Marisa tersenyum miring mendengar ocehan Marquez. Sepuluh tahun mereka tinggal bersama di rumah besar Tuan Fortman. Marisa tahu persis seperti apa Aaron.

"Aku akan menjilat telapak kakimu jika kau berhasil, Sayangku."

Marquez cuma mengangguk menanggapi ucapan ibunya. Dia bergegas pergi.

Sepeninggal Marquez, wanita itu menghubungi seseorang. "Aku ingin bicara dengan Dokter Federic," katanya lewat sambungan ponsel.

"Dokter Federic, aku butuh bantuanmu."

"Bantuan apa, Nyonya?"

"Obat halusinasi, aku butuh itu untuk Aaron."
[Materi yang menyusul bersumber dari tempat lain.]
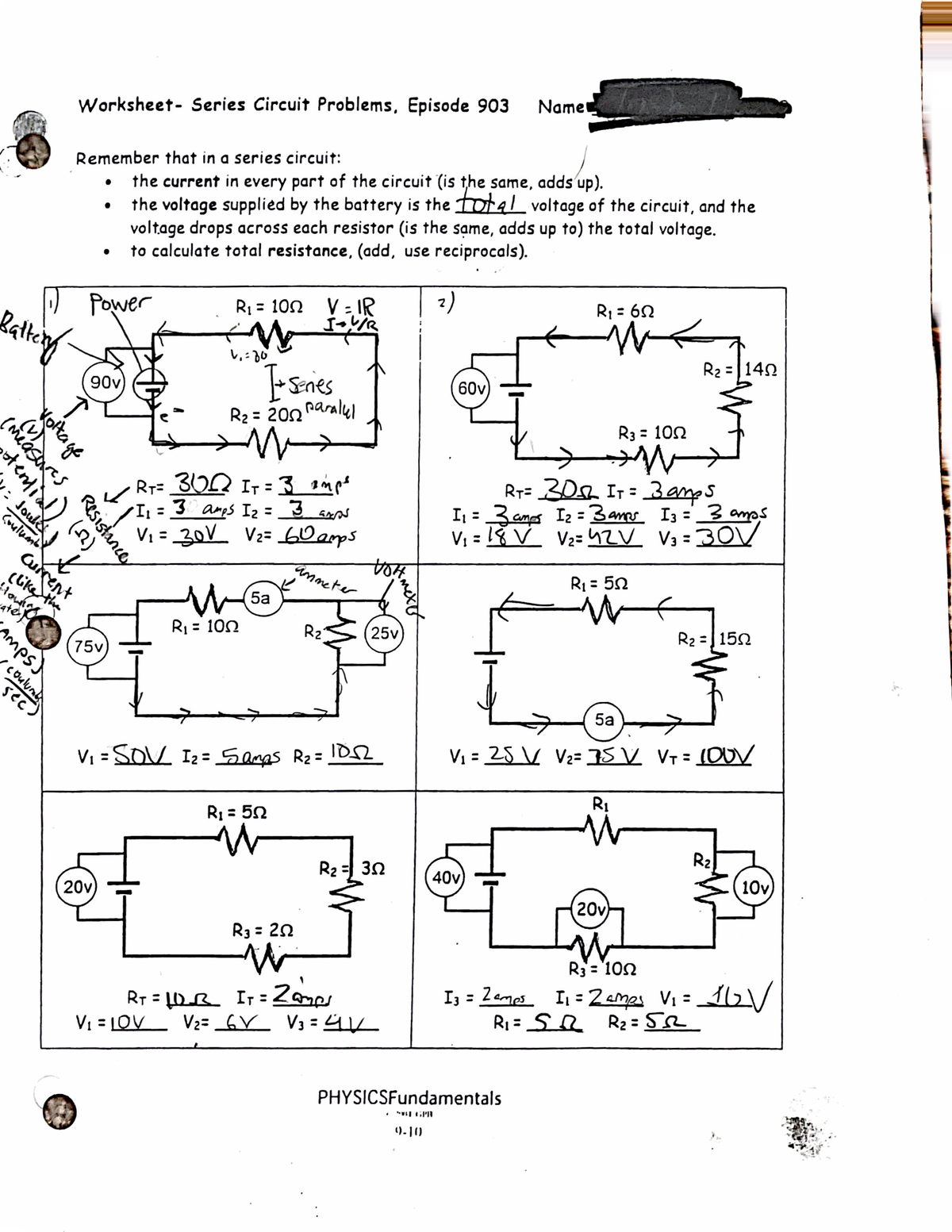 series vs parallel circuit worksheet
"Saya akan segera menemui Anda."

"Baiklah, aku tunggu."

Marisa menurunkan ponsel pintar dalam genggaman. Bibirnya menyeringai tipis.

Pil halusinasi atau terapi kejut dengan sengatan listrik ribuan volt. Sepertinya semua itu mampu merusak otak Aaron.

Maka laki-laki itu akan mau mencetak tanda tangan di bawah kesadarannya yang kacau.